## 页面正文:
在我看来,学校应该是传染病爆发之后最危险的地方,毕竟五十多个人窝在一小房间里一整天。
到目前为止,没有老师在群里或是班上有过任何表态,没有让我们戴口罩之类的,也没有告诉我们这件事,我是在网上看到才知道我们身边发生了这档子事。
海鲜市场里有几家我妈经常光顾,有两位现在就在医院里,万幸都不是严重的。
希望只是普通肺炎,希望一切安好。




更新一下,刚刚隔着栏杆照了照,并没有一个人戴口罩。我们学校戴口罩的可能5/100,而且都是普通蓝色的口罩,没有3m口罩。我爸今天早上也给了我两个蓝色口罩(但是没人带我一个人带好尴尬...)更:谢谢各位提醒!口罩已经带上了。其实我家门口那个药店买口罩的也不多(海鲜市场1.5千米左右),但是!武汉的板蓝根卖断货了!








但是学校里并未出现肺炎症状,我们班唯二两个因病请假的都是水痘。
所谓武汉学校停课我也不知道靠不靠谱,反正我们没这个消息,毕竟马上期末了。
感觉我身处台风眼。外面哭天喊地,里面风和日丽。
———
重要更新!


然后今天和我爸还有他几个朋友一起吃饭,有些有价值的消息我给大家整理一下。
1、香港出现一例,是武汉人过去的。台湾现在对武汉来的航班检查极严。(更:已经七例了)
2、在协和工作的阿姨说,病毒确认是冠状病毒,但是不确定是非典
3、现在收了44例,但是以后要是有去世的不一定就是因为这个病,大家不要瞎传,他们入院的时候做检查有几例查出了癌症(只有11例重症患者中有患者患癌症)。
在最后站在我自己的角度说一句,我们学校其实是有预防措施的!周三就消过毒!!我才知道!校长不要开除我!
话说现在武汉传染病多的很,外面有些说武汉因肺病停学了好多学校,其实不是,据我了解好多都是甲流或者水痘。我们班好几个水痘,再来一个就封班了。当然,因为预防肺病停学的小学我不太清楚啊,我们学校旁边就有个小学。
更:
有人去世了。希望家属走出阴影,其他患者早日康复。

## 分析数据:
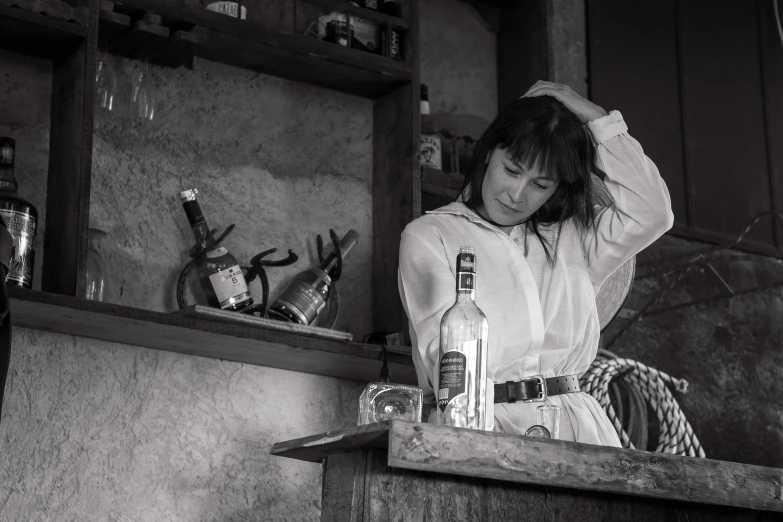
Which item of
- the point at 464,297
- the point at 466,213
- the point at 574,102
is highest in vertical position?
the point at 574,102

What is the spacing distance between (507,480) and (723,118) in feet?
9.87

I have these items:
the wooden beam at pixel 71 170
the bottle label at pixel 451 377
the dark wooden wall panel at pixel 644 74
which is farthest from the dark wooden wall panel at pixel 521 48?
the bottle label at pixel 451 377

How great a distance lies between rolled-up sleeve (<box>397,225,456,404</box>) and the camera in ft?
6.14

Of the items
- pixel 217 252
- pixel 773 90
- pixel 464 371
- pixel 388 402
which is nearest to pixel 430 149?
pixel 217 252

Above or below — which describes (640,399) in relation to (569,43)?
below

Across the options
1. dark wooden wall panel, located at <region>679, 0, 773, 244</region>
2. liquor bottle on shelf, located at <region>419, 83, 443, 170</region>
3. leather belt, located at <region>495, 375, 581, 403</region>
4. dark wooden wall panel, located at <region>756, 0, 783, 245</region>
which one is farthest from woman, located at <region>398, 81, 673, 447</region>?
dark wooden wall panel, located at <region>756, 0, 783, 245</region>

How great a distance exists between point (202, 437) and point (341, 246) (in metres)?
0.64

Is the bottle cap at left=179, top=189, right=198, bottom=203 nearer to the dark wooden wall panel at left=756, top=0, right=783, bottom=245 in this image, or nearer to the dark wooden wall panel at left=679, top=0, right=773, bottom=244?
the dark wooden wall panel at left=679, top=0, right=773, bottom=244

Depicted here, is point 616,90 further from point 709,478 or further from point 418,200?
point 709,478

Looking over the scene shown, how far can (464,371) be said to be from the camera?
1.55 m

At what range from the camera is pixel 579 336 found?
2.08 metres

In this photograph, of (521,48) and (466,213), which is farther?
(521,48)

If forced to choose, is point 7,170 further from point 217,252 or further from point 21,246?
point 217,252

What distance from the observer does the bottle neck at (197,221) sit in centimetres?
267
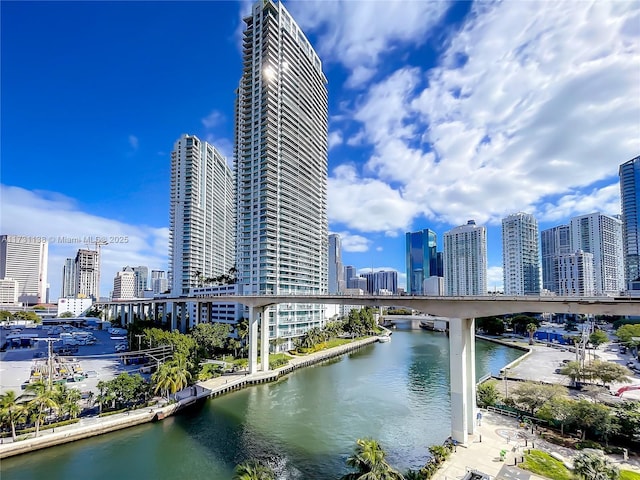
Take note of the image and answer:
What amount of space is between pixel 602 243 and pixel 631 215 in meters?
14.6

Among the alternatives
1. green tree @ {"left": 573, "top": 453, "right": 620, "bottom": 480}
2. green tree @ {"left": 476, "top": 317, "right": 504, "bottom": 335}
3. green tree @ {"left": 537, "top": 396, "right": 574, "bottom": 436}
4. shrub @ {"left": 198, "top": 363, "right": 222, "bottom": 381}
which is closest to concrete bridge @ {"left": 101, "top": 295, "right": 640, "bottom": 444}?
green tree @ {"left": 537, "top": 396, "right": 574, "bottom": 436}

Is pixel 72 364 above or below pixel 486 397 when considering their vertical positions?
below

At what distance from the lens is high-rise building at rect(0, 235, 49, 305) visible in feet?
531

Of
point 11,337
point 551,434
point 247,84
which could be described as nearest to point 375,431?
point 551,434

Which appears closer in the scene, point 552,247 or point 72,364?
point 72,364

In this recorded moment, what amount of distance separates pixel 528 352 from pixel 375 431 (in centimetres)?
4605

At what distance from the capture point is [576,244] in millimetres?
116312

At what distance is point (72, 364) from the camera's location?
44281mm

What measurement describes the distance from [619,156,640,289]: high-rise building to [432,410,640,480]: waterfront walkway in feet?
338

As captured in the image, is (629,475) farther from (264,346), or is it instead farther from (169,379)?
(264,346)

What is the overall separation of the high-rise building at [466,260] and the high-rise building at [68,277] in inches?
7905

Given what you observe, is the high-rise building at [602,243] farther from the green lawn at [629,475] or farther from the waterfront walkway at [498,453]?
the green lawn at [629,475]

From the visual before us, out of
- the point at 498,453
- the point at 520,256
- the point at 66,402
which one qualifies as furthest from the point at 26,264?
the point at 520,256

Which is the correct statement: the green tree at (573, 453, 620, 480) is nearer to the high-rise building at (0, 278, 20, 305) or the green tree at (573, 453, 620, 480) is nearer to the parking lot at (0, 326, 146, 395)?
the parking lot at (0, 326, 146, 395)
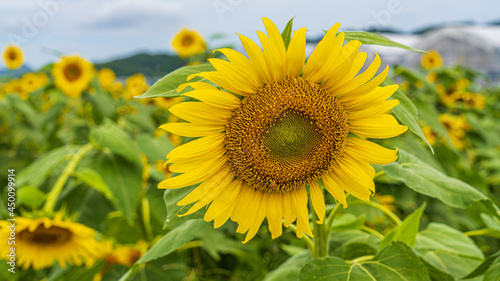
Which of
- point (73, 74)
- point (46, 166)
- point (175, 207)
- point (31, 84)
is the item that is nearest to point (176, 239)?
point (175, 207)

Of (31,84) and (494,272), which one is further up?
(31,84)

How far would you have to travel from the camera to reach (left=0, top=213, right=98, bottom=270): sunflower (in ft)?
3.80

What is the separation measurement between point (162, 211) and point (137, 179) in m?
0.14

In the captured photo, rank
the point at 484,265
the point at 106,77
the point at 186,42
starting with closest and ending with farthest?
the point at 484,265 < the point at 186,42 < the point at 106,77

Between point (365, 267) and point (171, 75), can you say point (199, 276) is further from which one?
point (171, 75)

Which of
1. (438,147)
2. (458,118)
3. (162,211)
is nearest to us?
(162,211)

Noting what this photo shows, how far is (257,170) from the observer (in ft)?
2.16

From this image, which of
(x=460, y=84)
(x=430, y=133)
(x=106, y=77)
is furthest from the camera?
(x=106, y=77)

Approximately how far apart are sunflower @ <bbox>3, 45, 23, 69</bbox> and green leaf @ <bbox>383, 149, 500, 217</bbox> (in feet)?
14.2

## 待解问题:
**A)** 根据页面正文,作者班上唯二两个因病请假的同学得的是什么病?
**B)** 把页面正文中以含有“在最后站在我自己的角度说一句”的词句开头、到“有人去世了。希望家属走出阴影,其他患者早日康复。”为止的那一段原样抄写出来。
**C)** 接着写讲武汉肺炎的这篇页面正文,从它停下的地方往下续写。

## 任务结果:
**A)** 水痘。

**B)**
在最后站在我自己的角度说一句,我们学校其实是有预防措施的!周三就消过毒!!我才知道!校长不要开除我!
话说现在武汉传染病多的很,外面有些说武汉因肺病停学了好多学校,其实不是,据我了解好多都是甲流或者水痘。我们班好几个水痘,再来一个就封班了。当然,因为预防肺病停学的小学我不太清楚啊,我们学校旁边就有个小学。
更:
有人去世了。希望家属走出阴影,其他患者早日康复。

**C)**
患者为男性,61岁,因呼吸衰竭、重症肺炎入院,同时患有腹部肿瘤及慢性肝病。该患者常年在武汉市华南海鲜市场采购货物。入院后给予对症支持、抗感染、呼吸机辅助呼吸、持续ECMO体外生命支持等治疗后,症状无好转,于2020年1月9日晚心跳停止,经抢救无效死亡。病原学检测结果提示新型冠状病毒核酸阳性。死亡诊断为重症肺炎,急性呼吸窘迫综合征(重度),脓毒性休克,多器官功能衰竭,严重酸碱代谢紊乱,肝硬化。直接死亡原因为呼吸循环衰竭。
(转)
跟我之前说的差不多,死者一定有其他重大疾病。
另,自1月3日以来再未有新病例,隔离工作做的很好。


更:最近期末考完啦更新!
今天我妈社区那边开会了,一旦社区内发现疫情就要上报。我家附近就又有两例,武汉好像一天多了一百多例,死亡人数增至两人,但是新增一人也是入院前就患多种疾病。
日本一例和泰国两例都确认与武汉有关,其余的尚未确定。
还有!武汉市学而思荆楚潮等培优机构全部停课!
(可惜我是在私人机构培训
————
原回答已被删。
——
更:
我妈刚跟我说有一个死者是她表哥的舅舅...
她还有一个同事也被隔离了,我妈单位还不放假。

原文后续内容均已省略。